This exercise calls for every record to be set down exactly.

→ Input data:
'''
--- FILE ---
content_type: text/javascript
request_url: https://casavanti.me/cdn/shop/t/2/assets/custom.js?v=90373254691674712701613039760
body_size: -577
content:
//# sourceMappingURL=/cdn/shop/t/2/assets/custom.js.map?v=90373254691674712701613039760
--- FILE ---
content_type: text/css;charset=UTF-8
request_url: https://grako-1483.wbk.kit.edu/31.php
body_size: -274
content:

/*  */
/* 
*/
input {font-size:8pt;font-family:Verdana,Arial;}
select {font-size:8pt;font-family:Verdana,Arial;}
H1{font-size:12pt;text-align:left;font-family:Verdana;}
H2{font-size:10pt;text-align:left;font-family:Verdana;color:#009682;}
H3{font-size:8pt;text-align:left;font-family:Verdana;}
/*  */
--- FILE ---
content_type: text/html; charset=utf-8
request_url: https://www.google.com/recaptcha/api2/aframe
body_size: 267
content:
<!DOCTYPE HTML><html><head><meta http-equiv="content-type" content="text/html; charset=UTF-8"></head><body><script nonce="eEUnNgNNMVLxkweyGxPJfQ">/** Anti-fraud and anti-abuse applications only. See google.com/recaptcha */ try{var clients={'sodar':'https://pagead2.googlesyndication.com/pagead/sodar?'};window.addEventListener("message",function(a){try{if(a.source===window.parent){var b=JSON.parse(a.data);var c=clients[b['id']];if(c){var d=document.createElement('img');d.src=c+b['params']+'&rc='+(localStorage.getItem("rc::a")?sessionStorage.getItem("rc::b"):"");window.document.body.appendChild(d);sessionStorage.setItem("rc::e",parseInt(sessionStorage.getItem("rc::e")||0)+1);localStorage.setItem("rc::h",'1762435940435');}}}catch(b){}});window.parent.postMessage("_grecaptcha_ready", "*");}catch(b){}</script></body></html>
'''
→ Response to this exercise:
--- FILE ---
content_type: text/javascript
request_url: https://casavanti.me/cdn/shop/t/2/assets/custom.js?v=90373254691674712701613039760
body_size: -577
content:
//# sourceMappingURL=/cdn/shop/t/2/assets/custom.js.map?v=90373254691674712701613039760
--- FILE ---
content_type: text/css;charset=UTF-8
request_url: https://grako-1483.wbk.kit.edu/31.php
body_size: -274
content:

/*  */
/* 
*/
input {font-size:8pt;font-family:Verdana,Arial;}
select {font-size:8pt;font-family:Verdana,Arial;}
H1{font-size:12pt;text-align:left;font-family:Verdana;}
H2{font-size:10pt;text-align:left;font-family:Verdana;color:#009682;}
H3{font-size:8pt;text-align:left;font-family:Verdana;}
/*  */
--- FILE ---
content_type: text/html; charset=utf-8
request_url: https://www.google.com/recaptcha/api2/aframe
body_size: 267
content:
<!DOCTYPE HTML><html><head><meta http-equiv="content-type" content="text/html; charset=UTF-8"></head><body><script nonce="eEUnNgNNMVLxkweyGxPJfQ">/** Anti-fraud and anti-abuse applications only. See google.com/recaptcha */ try{var clients={'sodar':'https://pagead2.googlesyndication.com/pagead/sodar?'};window.addEventListener("message",function(a){try{if(a.source===window.parent){var b=JSON.parse(a.data);var c=clients[b['id']];if(c){var d=document.createElement('img');d.src=c+b['params']+'&rc='+(localStorage.getItem("rc::a")?sessionStorage.getItem("rc::b"):"");window.document.body.appendChild(d);sessionStorage.setItem("rc::e",parseInt(sessionStorage.getItem("rc::e")||0)+1);localStorage.setItem("rc::h",'1762435940435');}}}catch(b){}});window.parent.postMessage("_grecaptcha_ready", "*");}catch(b){}</script></body></html>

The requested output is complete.